Your task
In the data below, which lines hold "isolated"? Copy every one.

++++ Supplied records

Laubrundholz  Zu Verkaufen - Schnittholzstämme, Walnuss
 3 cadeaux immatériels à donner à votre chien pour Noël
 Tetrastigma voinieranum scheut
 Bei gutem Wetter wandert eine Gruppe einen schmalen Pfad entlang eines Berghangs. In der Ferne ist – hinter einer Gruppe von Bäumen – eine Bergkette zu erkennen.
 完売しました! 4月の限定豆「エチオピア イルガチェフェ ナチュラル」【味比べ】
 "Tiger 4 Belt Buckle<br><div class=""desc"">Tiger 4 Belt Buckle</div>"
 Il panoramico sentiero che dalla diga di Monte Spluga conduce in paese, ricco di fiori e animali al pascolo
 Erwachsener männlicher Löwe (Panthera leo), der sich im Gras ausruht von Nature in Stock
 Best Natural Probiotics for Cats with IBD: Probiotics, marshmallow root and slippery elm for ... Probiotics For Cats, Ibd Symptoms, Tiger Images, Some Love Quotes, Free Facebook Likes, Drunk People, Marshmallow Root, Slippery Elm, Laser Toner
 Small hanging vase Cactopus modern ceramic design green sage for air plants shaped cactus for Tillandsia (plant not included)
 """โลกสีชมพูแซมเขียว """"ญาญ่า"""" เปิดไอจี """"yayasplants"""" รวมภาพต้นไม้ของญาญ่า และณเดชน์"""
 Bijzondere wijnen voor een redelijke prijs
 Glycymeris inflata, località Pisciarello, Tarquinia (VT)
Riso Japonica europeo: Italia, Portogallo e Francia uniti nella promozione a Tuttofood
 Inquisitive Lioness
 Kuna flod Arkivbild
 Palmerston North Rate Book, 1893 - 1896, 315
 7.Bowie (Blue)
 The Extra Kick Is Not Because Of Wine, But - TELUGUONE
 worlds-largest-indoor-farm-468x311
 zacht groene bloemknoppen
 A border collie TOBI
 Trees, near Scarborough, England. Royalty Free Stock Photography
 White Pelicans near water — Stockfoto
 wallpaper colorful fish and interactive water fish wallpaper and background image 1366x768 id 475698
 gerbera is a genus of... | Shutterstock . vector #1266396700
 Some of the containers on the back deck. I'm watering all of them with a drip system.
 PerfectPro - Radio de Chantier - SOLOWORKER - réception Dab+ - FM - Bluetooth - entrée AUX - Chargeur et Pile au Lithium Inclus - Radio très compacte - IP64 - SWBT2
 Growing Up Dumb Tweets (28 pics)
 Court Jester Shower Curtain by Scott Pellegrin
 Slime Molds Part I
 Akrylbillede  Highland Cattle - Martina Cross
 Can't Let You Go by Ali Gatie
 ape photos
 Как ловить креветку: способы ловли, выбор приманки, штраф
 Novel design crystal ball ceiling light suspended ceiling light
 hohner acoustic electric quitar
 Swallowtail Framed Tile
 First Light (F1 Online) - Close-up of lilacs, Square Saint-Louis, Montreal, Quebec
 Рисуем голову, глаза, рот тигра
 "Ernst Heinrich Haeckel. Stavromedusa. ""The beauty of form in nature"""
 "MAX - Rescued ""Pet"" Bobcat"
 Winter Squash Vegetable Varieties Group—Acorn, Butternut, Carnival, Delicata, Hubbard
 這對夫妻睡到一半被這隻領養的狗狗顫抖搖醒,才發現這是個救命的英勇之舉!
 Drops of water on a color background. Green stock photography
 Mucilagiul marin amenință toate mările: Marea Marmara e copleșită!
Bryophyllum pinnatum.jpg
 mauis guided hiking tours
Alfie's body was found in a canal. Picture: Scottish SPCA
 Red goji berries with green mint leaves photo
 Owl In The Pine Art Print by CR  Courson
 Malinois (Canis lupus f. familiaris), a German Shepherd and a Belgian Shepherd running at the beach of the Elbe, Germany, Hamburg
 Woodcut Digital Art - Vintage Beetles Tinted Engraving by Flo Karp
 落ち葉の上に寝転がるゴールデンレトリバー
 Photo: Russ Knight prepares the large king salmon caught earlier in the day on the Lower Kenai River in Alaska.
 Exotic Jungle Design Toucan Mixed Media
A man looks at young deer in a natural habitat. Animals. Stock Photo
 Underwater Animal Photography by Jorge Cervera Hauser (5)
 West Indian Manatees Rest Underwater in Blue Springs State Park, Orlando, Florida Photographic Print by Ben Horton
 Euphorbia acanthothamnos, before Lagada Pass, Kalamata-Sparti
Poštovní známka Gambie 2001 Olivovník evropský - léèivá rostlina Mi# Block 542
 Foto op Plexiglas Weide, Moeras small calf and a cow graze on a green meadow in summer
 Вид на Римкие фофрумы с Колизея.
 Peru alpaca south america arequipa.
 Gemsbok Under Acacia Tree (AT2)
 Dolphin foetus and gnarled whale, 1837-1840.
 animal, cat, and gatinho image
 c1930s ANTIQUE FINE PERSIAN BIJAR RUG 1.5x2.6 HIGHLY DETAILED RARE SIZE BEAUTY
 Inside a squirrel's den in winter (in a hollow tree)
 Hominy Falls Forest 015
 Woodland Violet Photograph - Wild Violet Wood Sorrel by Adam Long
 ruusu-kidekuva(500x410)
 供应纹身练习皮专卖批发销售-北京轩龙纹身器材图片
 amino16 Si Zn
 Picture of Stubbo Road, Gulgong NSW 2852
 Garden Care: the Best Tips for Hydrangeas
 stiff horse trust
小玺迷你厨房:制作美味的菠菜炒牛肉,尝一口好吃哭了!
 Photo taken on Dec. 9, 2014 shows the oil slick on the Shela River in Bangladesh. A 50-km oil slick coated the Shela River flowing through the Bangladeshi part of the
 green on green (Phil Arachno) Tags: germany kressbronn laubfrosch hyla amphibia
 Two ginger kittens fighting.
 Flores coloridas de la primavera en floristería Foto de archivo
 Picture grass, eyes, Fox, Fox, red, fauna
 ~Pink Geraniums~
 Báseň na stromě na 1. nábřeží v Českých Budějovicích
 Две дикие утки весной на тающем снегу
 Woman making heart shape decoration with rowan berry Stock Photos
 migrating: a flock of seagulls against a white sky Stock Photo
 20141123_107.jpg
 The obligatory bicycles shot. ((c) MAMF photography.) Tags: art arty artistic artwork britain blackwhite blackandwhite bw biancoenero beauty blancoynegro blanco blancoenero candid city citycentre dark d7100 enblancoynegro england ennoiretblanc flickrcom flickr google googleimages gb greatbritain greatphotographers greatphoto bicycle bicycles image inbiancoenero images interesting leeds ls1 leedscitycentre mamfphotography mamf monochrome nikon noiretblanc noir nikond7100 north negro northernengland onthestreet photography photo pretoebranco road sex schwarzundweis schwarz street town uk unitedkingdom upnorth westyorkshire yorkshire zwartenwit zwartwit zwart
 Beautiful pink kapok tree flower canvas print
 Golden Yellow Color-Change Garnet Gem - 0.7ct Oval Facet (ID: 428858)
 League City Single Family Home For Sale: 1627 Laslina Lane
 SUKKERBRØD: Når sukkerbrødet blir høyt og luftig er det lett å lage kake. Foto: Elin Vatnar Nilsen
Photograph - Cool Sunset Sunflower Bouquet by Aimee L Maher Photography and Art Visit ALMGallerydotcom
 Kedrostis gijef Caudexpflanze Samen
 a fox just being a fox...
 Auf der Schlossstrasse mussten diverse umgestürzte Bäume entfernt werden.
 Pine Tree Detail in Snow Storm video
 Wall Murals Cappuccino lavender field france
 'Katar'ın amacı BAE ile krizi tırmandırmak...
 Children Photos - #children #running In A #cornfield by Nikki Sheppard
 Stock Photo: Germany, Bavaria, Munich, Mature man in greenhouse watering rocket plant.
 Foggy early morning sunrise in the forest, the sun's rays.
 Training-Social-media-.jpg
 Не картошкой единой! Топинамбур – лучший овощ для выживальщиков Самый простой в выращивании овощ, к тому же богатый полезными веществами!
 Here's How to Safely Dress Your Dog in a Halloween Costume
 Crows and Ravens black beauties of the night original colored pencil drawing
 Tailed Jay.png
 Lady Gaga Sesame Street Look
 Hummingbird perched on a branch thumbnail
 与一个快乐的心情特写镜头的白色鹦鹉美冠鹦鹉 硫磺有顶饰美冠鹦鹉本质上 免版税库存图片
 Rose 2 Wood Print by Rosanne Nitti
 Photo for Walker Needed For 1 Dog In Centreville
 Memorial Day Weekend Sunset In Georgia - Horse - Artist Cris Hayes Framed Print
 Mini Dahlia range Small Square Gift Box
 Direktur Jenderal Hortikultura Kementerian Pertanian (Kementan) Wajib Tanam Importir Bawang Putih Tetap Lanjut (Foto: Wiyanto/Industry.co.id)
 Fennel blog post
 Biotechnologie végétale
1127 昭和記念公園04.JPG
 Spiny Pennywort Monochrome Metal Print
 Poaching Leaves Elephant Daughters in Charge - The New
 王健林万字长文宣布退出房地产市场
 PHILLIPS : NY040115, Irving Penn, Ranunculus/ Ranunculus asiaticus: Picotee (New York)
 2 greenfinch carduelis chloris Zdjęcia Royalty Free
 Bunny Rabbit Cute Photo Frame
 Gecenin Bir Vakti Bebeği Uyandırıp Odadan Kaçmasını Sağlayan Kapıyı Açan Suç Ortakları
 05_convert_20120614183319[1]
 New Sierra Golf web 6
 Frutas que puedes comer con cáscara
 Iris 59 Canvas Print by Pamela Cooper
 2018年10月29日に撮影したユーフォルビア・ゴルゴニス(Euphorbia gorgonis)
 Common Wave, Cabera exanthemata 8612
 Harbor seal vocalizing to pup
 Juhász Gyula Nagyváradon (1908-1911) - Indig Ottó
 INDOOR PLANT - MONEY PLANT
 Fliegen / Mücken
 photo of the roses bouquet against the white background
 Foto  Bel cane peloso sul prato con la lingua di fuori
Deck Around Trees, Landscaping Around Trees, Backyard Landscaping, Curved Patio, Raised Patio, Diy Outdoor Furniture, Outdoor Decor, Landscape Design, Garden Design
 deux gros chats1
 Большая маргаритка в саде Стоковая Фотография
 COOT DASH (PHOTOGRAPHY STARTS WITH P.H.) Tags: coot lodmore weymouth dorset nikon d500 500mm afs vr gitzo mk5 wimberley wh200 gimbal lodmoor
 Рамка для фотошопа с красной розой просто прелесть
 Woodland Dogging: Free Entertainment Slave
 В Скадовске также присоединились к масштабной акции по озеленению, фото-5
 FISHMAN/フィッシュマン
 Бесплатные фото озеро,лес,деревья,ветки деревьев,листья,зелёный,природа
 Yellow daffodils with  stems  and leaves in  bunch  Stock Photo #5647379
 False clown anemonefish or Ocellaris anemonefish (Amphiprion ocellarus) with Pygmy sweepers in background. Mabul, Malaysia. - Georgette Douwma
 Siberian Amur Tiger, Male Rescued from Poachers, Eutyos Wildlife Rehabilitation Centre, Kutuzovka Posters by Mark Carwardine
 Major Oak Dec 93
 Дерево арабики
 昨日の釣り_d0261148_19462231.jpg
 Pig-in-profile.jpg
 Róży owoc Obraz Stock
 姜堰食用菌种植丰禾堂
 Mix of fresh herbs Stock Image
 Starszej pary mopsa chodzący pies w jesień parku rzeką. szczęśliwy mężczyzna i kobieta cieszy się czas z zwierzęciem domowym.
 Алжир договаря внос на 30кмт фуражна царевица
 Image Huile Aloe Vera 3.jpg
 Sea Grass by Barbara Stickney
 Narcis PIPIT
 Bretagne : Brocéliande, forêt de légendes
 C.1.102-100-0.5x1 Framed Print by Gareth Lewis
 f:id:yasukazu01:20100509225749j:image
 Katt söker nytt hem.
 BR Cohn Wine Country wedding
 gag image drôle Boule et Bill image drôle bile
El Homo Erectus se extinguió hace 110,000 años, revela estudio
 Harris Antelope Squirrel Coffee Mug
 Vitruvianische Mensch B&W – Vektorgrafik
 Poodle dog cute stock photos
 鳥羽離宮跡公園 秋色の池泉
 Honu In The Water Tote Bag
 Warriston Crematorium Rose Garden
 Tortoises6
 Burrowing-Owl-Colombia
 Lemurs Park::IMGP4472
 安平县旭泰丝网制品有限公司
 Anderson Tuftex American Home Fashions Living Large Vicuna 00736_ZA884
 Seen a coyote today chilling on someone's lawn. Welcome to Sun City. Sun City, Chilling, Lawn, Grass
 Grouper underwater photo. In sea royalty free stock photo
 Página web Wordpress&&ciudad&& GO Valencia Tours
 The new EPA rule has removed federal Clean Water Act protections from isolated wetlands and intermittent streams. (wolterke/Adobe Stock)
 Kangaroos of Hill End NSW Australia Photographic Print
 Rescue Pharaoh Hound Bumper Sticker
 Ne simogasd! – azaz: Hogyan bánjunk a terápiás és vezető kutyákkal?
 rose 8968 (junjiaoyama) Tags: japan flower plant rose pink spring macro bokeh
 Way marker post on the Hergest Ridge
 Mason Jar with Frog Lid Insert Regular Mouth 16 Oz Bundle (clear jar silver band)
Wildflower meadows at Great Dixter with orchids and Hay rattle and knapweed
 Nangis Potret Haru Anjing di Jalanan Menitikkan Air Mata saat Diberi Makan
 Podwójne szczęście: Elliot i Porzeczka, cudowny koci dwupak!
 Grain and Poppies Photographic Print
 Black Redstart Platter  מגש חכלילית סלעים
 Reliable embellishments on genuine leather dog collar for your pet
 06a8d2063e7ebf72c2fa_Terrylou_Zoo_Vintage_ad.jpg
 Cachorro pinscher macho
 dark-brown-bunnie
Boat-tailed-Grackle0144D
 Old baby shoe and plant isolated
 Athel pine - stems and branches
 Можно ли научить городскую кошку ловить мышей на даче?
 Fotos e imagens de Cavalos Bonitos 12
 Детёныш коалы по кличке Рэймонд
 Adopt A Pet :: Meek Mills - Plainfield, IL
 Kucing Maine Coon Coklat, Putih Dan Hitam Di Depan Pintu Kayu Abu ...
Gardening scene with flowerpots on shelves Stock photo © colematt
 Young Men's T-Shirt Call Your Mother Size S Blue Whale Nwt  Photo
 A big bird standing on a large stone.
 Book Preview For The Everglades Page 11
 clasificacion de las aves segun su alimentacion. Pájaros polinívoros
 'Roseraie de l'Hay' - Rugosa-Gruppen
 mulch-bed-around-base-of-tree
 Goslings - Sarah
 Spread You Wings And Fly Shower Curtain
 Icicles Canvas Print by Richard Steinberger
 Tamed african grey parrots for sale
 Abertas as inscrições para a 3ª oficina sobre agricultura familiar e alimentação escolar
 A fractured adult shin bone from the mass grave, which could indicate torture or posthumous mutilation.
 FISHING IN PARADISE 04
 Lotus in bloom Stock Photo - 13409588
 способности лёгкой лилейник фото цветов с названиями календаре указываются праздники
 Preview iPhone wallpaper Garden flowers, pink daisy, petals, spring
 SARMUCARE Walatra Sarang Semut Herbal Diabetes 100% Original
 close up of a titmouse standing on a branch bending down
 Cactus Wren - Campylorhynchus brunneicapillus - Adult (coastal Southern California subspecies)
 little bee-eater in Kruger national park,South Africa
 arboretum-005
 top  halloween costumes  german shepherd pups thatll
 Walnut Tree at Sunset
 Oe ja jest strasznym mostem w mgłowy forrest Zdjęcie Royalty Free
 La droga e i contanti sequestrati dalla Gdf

++++++++

The answer
 The new EPA rule has removed federal Clean Water Act protections from isolated wetlands and intermittent streams. (wolterke/Adobe Stock)
 Old baby shoe and plant isolated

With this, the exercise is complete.